The need to educate children on the dangers of the internet was also highlighted.
According to leading thinkers on the issue, one of the main challenges facing authorities, police and agencies in the field is a lack of information, outside of the USA, UK and Canada, on rates of crimes against children online, the number of offenders and rates of offences reported.
Chair of the VGT (Virtual Global Taskforce) and deputy assistant director of America’s Homeland Security Investigations (HSI), Ian Quinn, said: “The biggest challenge in fighting online crime is keeping up with the new platforms and the technologies being used by predators.
"The second is coming up with a responsible data retention policy that is suitable for all governments who have different data retention schemes.
“Over 70 per cent of tips received by the National Centre for Missing and Exploited Children, which is based in the USA, from internet service providers are international-related,” he added.
During the first day, lectures, workshops and presentations at the fifth VGT conference in Abu Dhabi tackled topics of how to fight online crimes against children.
Around 48 international experts, law enforcement officers and communications officials are set to take part in the summit over its three days.
Quinn also highlighted the need for educating children in online dangers.

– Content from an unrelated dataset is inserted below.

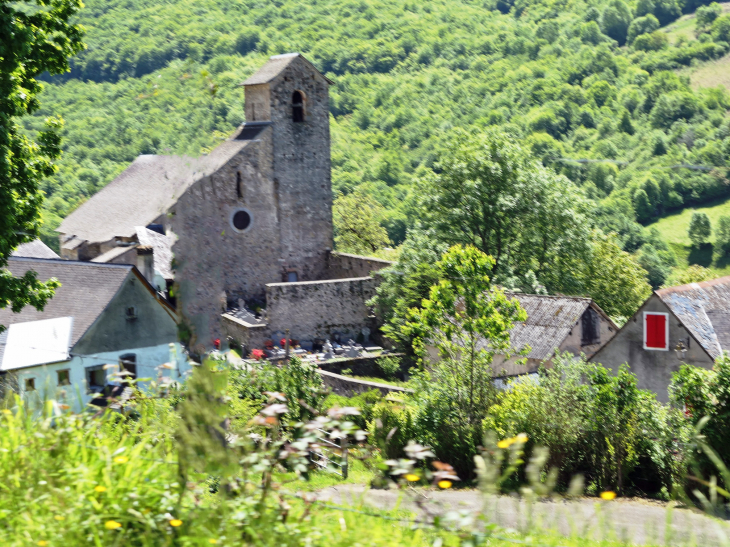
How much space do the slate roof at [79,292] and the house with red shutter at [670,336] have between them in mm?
11824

He said: “It is vital that we teach our children how to handle the internet.
“Some parents may get too comfortable or naive and assume that their child is merely doing homework or chatting with friends on their home computer.
“Parents have to monitor their children and have conversations with them on the kinds of threats they face online. We have online tools through which parents can educate their children, such as the VGT websites.
Quinn also urged anyone suspecting exploitation of children to report the offence on the VGT website.
Dr Ethel Quayle, senior lecturer in clinical psychology at the University of Edinburgh and director of the Combating Paedophile Information Networks in Europe project, clarified that crimes against children online include downloading, sharing and trading abusive images of children. Predators can also attempt to make contact with children over the internet.
Lieutenant Colonel Faisal Mohammad Al Shamari, director of the Ministry of Interior Child Protection Centre, said the conference itself was a call to the cooperation and unity of all countries to work together against cyber sexual crimes against children.
“Social media such as Facebook and Twitter, press releases, advertisements and even official correspondents all carried an invitation to all embassies in the UAE, to encourage them to take place in the conference,” said Al Shamari.
The UAE is the only country in the Middle East to be a member of the VGT which was established in 2003 and is an international coalition between law enforcement agencies, NGOs and industries across the world in the fight to protect children against online crime.